Гоголь показывает блестящий, бурлящий город глазами очарованного молодого итальянца, и авторское отношение к Парижу выдает лишь стиль, лишь риторика анафористически выстроенных периодов: "Он зевал перед светлыми, легкими продавицами, только что вступившими в свою весну... Он зевал и перед книжной лавкой, где, как пауки, темнели на слоновой бумаге черные виньетки... Он зевал и перед машиной, которая одна занимала весь магазин.., Он зевал пред лавками... Он зевал и на широких бульварах..." Бурление западноевропейской столицы на поверку оказалось бессодержательной суетой, засасывающей и съедающей живого человека. Даже светские львы обернулись "парижскими крокодилами", В гоголевском отрывке наметились некоторые бальзаковские темы, в частности столь важная для почти всей западноевропейской литературы XIX века тема утраты иллюзий. "Во многом он разочаровался,— говорит Гоголь об итальянском князе.— Тот же Париж, вечно влекущий к себе иностранцев... уже показался ему много, много не тем, чем был прежде".

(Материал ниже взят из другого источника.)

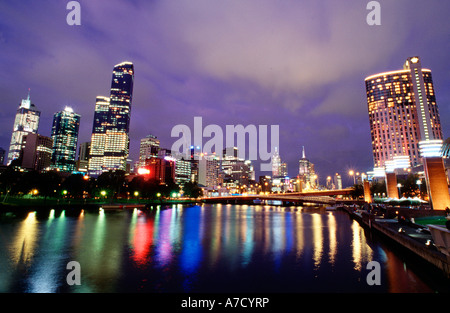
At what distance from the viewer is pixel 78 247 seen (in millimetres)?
24672

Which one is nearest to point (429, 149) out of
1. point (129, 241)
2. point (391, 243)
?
point (391, 243)

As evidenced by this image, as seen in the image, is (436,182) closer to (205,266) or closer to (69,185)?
(205,266)

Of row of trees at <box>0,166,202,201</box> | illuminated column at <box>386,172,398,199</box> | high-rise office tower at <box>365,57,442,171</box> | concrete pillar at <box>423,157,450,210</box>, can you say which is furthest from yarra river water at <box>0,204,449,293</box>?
high-rise office tower at <box>365,57,442,171</box>

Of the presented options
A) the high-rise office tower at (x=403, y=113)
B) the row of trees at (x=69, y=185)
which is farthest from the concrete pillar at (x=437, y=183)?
the high-rise office tower at (x=403, y=113)

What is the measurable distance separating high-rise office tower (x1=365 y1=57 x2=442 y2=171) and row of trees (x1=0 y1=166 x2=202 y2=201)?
158m

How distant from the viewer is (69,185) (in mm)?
95312

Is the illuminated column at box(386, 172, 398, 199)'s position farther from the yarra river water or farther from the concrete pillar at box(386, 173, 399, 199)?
the yarra river water

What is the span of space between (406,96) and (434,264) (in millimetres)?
207412

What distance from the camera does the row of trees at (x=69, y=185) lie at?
3081 inches

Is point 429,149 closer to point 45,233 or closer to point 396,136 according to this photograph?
point 45,233

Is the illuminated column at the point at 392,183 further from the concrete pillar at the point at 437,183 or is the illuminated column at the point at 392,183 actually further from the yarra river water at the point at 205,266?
the yarra river water at the point at 205,266

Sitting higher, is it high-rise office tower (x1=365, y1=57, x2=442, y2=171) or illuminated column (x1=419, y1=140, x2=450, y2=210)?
high-rise office tower (x1=365, y1=57, x2=442, y2=171)

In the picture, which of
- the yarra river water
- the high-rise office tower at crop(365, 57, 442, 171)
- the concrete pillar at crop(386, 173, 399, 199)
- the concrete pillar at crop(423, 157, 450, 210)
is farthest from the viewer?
the high-rise office tower at crop(365, 57, 442, 171)

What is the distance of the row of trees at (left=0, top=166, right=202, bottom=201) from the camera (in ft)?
257
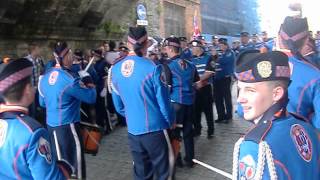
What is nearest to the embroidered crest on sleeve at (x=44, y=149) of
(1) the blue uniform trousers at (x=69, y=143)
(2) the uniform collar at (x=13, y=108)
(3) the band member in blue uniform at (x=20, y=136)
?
(3) the band member in blue uniform at (x=20, y=136)

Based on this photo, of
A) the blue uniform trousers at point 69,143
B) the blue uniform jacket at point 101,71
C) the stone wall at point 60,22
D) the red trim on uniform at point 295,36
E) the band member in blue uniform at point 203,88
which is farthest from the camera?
the stone wall at point 60,22

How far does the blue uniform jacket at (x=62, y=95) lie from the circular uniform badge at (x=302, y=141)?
352 centimetres

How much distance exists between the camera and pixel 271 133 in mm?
1775

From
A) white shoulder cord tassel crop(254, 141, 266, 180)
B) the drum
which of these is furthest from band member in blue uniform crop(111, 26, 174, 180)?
white shoulder cord tassel crop(254, 141, 266, 180)

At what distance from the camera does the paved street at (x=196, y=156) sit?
5.95 metres

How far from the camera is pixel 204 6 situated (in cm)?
2559

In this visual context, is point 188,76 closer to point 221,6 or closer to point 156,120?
point 156,120

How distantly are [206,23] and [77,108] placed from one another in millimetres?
20955

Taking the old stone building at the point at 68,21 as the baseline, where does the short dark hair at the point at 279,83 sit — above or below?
below

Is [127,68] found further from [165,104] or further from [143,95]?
[165,104]

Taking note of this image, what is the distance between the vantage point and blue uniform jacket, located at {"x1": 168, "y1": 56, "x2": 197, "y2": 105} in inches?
251

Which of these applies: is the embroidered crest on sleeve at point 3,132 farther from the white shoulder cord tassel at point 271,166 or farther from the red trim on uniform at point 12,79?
the white shoulder cord tassel at point 271,166

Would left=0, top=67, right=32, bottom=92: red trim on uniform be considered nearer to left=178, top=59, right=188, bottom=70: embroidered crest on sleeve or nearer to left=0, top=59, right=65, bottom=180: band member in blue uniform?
left=0, top=59, right=65, bottom=180: band member in blue uniform

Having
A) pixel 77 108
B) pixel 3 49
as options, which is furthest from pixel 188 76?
pixel 3 49
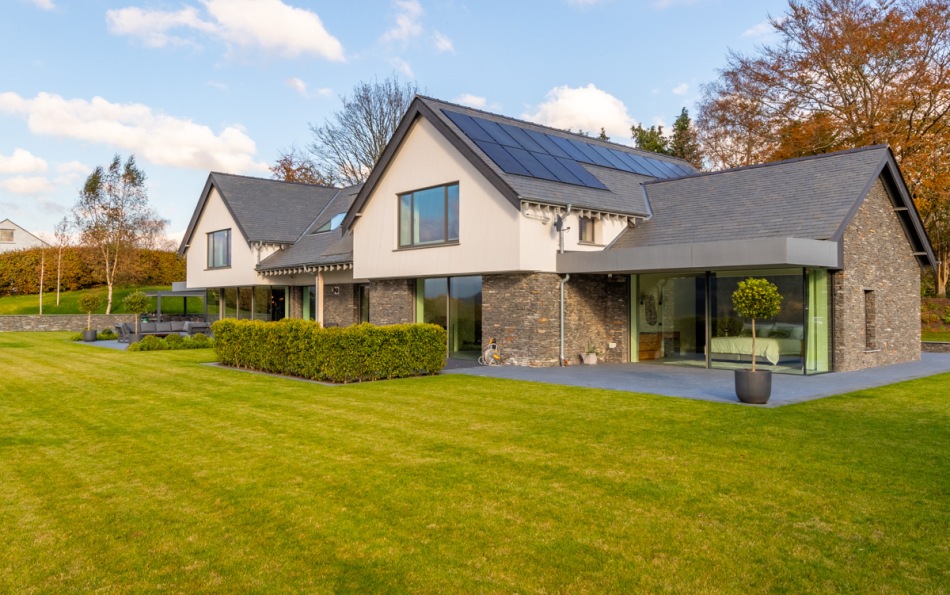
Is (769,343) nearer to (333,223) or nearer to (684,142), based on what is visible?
(333,223)

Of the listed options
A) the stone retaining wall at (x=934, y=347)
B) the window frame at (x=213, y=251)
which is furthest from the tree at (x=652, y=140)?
the window frame at (x=213, y=251)

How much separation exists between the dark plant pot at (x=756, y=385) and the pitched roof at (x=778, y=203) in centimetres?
455

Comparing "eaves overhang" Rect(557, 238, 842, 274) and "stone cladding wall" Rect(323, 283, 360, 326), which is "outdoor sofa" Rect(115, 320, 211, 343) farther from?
"eaves overhang" Rect(557, 238, 842, 274)

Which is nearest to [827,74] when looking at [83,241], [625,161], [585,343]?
[625,161]

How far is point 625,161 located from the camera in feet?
72.7

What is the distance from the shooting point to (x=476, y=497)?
561 cm

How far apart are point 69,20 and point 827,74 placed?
28267mm

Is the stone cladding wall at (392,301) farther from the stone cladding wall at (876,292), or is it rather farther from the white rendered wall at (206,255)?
the stone cladding wall at (876,292)

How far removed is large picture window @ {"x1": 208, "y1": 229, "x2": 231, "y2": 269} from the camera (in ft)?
94.9

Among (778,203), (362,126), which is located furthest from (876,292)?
(362,126)

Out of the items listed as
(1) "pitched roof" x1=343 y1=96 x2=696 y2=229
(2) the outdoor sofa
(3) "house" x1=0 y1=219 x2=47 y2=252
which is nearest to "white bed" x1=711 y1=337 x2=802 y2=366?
(1) "pitched roof" x1=343 y1=96 x2=696 y2=229

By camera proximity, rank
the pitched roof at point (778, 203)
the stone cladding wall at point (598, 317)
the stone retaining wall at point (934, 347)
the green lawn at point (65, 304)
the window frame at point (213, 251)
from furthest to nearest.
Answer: the green lawn at point (65, 304) < the window frame at point (213, 251) < the stone retaining wall at point (934, 347) < the stone cladding wall at point (598, 317) < the pitched roof at point (778, 203)

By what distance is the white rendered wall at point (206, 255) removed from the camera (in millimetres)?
27406

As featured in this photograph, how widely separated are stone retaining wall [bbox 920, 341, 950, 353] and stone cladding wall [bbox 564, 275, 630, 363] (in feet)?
38.2
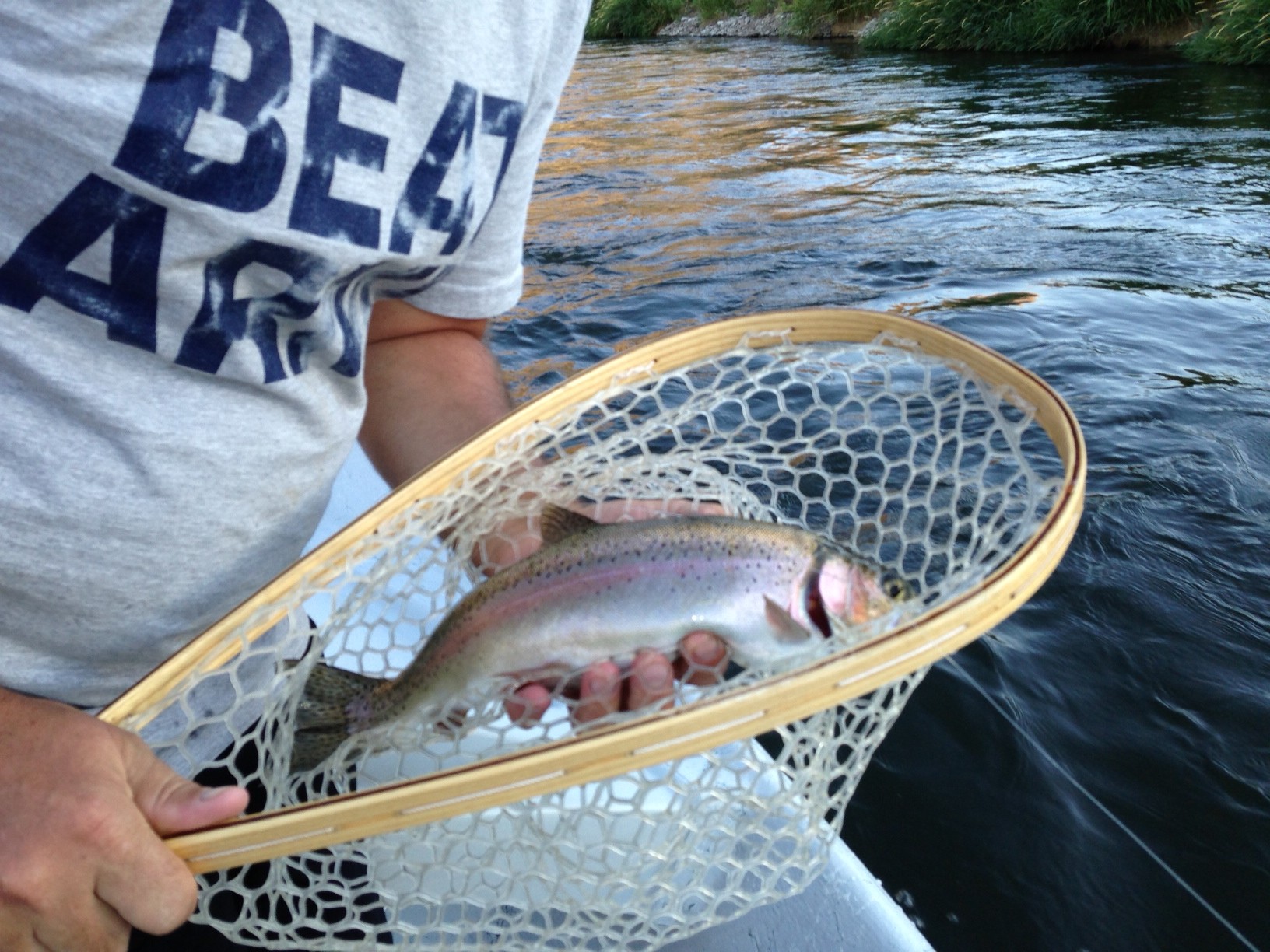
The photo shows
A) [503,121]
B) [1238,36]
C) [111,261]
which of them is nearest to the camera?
[111,261]

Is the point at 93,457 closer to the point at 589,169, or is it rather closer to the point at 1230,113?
the point at 589,169

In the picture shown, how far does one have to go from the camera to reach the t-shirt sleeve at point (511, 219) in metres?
1.71

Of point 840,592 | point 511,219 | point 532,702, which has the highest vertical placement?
point 511,219

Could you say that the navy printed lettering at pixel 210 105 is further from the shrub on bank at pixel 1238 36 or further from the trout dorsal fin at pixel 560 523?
the shrub on bank at pixel 1238 36

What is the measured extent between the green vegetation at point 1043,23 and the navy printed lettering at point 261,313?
1519 centimetres

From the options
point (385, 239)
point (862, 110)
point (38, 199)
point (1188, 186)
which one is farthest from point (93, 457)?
point (862, 110)

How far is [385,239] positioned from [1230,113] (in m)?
12.0

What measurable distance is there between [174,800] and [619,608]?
742mm

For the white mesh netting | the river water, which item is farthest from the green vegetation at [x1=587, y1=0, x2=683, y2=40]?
the white mesh netting

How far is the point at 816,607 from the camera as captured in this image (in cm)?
158

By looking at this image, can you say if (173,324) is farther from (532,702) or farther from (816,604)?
(816,604)

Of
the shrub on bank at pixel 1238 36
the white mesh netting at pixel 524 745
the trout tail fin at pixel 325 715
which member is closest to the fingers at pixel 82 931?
the white mesh netting at pixel 524 745

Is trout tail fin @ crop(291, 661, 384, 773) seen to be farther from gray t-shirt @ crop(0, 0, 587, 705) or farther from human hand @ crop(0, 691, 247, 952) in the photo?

Несомненно, философия истории Гоголя (а такая философия у Гоголя была, и не случайно Анненков в 1846 году увидел у него "лицо философа") грешила ничем не прикрытым идеализмом. Негодования Белинского по поводу "Рима" понять не сложно. Тем не менее упрекать Гоголя за его глухоту к социально-утопическим идеям Фурье и усматривать один лишь философский идеализм в художественной картине великого русского мастера было бы по меньшей мере несправедливо. Вспомним хотя бы, как воспринял послереволюционный буржуазный Париж уже не воспитанный малограмотным аббатом итальянский князь, а высокообразованнейший А.И. Герцен. Кроме того, не надо забывать и о том, что намеренно тенденциозное изображение суетного и пустого бурления Парижа понадобилось поэту Гоголю не ради глумливого осмеяния "француза", а для художественного противопоставления жизни мнимой и мертвой жизни классического искусства, а также — и это главное — для выявления роли национальной русской культуры в европейской жизни XIX столетия. Отрывок "Рим" — произведение, по-гоголевски пророческое. В нем рассказано не только об утрате романтических иллюзий, но и о возрождении великих гуманистических идеалов. Разойдясь с Белинским, Гоголь во многом сошелся с Герценом, основоположником "русского социализма", И в этом не было ничего особенно странного.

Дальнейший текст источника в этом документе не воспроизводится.